Rittenberg:  Dermatologists play a very important role advocating for psoriasis! Sometimes I think that this community is unaware of the very devoted, very passionate leaders we have in dermatology who tirelessly advocate for the disease. They may be working on improving the science of the disease or the tracking of patients so that there is a body of knowledge informing decisions by policy makers. They may be fighting to change insurance coverage decisions for their patients. We know many doctors who regularly send letters to insurers, the attorney general and others in their communities to advocate on behalf of their patients. There are also some 20 dermatologists and rheumatologists who volunteer for the National Psoriasis Foundation Medical Board, providing guidance and leadership to the Psoriasis Foundation on all medical issues relative to the psoriasis and psoriatic arthritis patient community (see http://www.psoriasis.org/aboutus/inside/medical_board.php for a listing). These medical leaders also spend countless time educating other physicians on new treatments, new science and new perspectives on psoriasis.
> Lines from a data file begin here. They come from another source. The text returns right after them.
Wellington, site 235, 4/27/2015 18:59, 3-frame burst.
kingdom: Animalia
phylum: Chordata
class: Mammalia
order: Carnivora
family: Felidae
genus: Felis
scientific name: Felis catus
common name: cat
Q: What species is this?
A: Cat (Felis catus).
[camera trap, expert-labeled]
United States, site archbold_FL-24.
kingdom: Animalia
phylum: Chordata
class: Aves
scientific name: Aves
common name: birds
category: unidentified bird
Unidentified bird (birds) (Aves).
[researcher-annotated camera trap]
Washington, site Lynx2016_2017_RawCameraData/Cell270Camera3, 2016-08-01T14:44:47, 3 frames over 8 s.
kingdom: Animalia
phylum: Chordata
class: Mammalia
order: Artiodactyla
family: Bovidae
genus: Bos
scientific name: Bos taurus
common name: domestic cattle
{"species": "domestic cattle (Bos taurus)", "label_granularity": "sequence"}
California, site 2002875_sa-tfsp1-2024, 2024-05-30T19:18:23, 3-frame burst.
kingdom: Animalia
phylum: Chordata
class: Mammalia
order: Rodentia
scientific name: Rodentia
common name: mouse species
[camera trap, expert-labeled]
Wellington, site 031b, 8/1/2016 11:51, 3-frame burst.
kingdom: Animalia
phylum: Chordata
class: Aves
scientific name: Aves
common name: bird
As with any discipline, there are doctors who are more active, and those who are less involved. It is all of our responsibility to bring the challenges of psoriasis to our doctors and ask for their commitment to get involved. As a patient, you might ask the question of your physician: “Can you represent me?” or “Can you help break down the myths about psoriasis?” There are several outlets for doctors through which they can take a step forward on behalf of patients — getting involved with the National Psoriasis Foundation advocacy efforts, speaking out at their state dermatology society meetings, or becoming active in the American Academy of Dermatology are some examples.

 

ED:  Thank you, Sheila.  I know I speak for all us when I say we are grateful for the work you and the Foundation do.